**Given task a:** Please reproduce the snowshoeing passage below word for word, from start to finish.

**Excerpted passage:**
┏━━
Japan’s ski slopes are world-famous for good reason. But there’s another way to explore the Japanese winter countryside… and that’s on snowshoes. Writer Lynn Gail takes a walking tour of an entirely different kind in Tohuko.
I’m focused on one thing: Staying upright. My shiny, one-size-fits-all, snap-on snowshoes are the size of a small skateboard, but I’m not feeling the cool-kid vibe. It’s more a prehistoric, dinosauric moonwalk as I attempt to move forward.
“Keep your legs parallel like you’re horse riding,” explains our guide, Tetsuo Sato. “Put your heel down first, then slide your feet through the snow.”
Silently repeating “heal, slide, heal, slide,” the snowshoe shuffle starts to click as I crunch my way through crisp virgin snow up Mt Iide, an almost 7,000-foot (2,105 meter) peak, in the Tohoku region of Japan’s Honshu Island.
┗━━
Visual spatial reasoning items:
┏━━
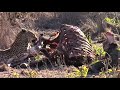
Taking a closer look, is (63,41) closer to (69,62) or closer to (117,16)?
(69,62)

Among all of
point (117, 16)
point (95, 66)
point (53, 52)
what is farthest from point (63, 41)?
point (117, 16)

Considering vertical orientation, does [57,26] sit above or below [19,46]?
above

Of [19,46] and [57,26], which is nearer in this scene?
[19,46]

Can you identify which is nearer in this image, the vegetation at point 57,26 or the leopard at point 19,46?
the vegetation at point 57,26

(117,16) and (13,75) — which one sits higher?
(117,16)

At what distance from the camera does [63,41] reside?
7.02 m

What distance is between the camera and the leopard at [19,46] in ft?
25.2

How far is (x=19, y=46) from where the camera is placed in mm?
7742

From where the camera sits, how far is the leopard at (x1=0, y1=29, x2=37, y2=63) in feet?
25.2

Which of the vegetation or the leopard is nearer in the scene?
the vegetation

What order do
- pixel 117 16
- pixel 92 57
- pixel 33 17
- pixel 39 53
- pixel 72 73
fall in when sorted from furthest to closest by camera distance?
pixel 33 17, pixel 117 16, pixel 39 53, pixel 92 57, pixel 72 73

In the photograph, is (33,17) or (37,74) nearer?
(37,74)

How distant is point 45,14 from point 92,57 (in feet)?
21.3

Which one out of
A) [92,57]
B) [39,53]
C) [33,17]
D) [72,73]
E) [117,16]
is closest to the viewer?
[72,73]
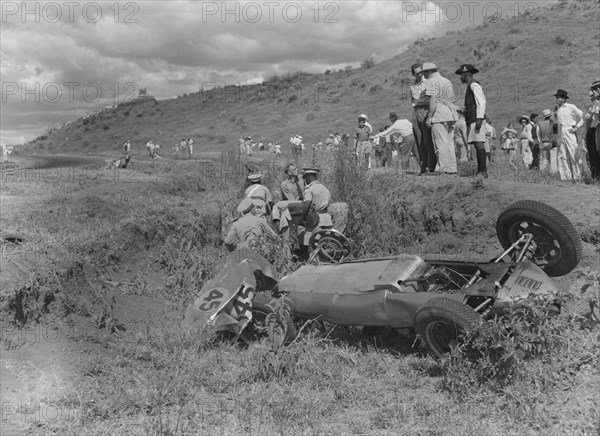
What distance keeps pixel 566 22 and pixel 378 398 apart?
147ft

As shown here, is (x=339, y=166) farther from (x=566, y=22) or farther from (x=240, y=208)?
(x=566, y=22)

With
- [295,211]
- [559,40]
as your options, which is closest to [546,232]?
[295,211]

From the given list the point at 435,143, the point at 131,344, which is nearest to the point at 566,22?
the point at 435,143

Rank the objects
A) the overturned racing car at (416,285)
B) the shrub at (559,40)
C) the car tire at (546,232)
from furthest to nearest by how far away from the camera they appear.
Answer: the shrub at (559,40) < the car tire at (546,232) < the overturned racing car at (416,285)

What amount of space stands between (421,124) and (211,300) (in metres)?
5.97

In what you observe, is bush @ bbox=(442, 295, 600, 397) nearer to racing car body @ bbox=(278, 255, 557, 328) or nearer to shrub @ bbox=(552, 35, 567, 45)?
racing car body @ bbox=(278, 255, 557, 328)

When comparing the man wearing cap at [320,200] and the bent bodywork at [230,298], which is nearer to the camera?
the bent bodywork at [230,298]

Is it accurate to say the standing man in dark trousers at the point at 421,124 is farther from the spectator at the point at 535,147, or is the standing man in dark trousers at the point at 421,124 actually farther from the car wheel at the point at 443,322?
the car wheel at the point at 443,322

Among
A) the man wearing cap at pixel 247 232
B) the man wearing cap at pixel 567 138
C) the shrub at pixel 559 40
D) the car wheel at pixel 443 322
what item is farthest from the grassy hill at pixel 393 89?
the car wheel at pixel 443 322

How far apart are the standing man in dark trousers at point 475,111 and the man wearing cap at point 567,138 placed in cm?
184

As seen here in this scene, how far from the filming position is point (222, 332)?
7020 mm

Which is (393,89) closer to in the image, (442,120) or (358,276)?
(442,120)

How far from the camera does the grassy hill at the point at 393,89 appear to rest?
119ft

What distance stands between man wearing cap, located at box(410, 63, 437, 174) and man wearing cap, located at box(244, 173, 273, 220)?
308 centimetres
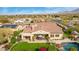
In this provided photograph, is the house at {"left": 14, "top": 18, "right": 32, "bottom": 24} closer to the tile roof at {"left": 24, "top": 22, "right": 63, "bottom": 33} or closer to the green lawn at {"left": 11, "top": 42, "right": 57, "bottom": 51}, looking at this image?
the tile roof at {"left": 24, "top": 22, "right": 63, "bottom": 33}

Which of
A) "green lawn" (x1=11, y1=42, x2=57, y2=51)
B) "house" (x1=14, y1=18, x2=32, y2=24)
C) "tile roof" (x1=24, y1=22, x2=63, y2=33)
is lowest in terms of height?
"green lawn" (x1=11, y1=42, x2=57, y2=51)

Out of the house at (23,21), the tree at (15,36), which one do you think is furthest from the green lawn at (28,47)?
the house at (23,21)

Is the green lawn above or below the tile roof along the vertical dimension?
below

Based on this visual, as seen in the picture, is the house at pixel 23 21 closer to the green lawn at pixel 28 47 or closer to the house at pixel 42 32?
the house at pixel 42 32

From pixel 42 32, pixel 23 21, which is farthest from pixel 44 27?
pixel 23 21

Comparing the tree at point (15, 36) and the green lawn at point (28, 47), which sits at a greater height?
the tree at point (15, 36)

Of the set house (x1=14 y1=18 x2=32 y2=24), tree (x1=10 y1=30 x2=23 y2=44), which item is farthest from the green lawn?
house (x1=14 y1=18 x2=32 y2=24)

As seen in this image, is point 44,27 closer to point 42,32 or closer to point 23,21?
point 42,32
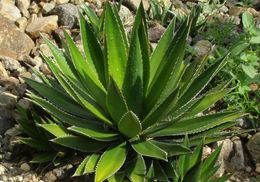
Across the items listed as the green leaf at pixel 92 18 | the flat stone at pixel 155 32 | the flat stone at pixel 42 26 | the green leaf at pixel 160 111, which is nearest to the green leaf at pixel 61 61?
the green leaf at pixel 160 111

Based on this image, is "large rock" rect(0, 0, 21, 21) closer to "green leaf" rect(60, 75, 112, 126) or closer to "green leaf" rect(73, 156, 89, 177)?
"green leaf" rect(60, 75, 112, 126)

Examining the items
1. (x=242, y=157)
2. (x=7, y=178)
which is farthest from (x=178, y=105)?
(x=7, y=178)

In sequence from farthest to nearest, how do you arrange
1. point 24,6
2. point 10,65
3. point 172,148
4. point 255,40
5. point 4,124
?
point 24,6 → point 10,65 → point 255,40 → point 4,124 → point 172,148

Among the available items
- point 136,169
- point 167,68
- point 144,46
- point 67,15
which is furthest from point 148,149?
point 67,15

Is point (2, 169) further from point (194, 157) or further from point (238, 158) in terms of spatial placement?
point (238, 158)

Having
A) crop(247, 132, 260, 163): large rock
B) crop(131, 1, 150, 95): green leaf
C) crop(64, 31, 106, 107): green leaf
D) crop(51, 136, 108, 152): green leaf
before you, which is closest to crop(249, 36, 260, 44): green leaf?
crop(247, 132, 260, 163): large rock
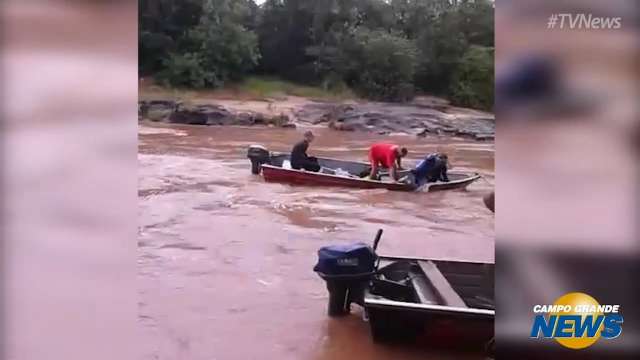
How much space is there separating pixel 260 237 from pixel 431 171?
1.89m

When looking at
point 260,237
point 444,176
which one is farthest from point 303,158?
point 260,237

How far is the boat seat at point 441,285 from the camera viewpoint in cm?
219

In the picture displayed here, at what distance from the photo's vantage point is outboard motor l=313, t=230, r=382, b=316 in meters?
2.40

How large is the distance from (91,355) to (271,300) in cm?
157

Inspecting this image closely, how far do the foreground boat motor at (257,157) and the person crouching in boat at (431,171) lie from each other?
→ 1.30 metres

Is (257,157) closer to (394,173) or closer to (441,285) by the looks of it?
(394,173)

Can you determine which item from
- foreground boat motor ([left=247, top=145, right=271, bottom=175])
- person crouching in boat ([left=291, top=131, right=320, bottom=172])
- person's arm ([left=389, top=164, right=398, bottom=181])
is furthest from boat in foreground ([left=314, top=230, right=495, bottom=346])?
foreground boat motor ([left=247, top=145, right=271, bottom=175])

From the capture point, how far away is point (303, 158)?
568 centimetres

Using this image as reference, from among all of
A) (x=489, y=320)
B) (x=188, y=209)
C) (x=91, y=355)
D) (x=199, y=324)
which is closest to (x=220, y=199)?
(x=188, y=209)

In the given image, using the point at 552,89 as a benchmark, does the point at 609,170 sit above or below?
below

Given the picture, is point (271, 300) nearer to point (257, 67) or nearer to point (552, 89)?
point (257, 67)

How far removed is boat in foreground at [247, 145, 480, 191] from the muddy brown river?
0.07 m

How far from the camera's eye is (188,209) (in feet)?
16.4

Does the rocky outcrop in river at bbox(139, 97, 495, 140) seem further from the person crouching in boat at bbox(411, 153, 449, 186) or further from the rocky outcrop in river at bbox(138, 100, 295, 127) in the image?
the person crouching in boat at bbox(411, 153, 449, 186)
┗━━
**Given task b:** Count the rows above that contain the string "height". Reply with that number alone.

**Exercise response a:**
Japan’s ski slopes are world-famous for good reason. But there’s another way to explore the Japanese winter countryside… and that’s on snowshoes. Writer Lynn Gail takes a walking tour of an entirely different kind in Tohuko.
I’m focused on one thing: Staying upright. My shiny, one-size-fits-all, snap-on snowshoes are the size of a small skateboard, but I’m not feeling the cool-kid vibe. It’s more a prehistoric, dinosauric moonwalk as I attempt to move forward.
“Keep your legs parallel like you’re horse riding,” explains our guide, Tetsuo Sato. “Put your heel down first, then slide your feet through the snow.”
Silently repeating “heal, slide, heal, slide,” the snowshoe shuffle starts to click as I crunch my way through crisp virgin snow up Mt Iide, an almost 7,000-foot (2,105 meter) peak, in the Tohoku region of Japan’s Honshu Island.

**Exercise response b:** 2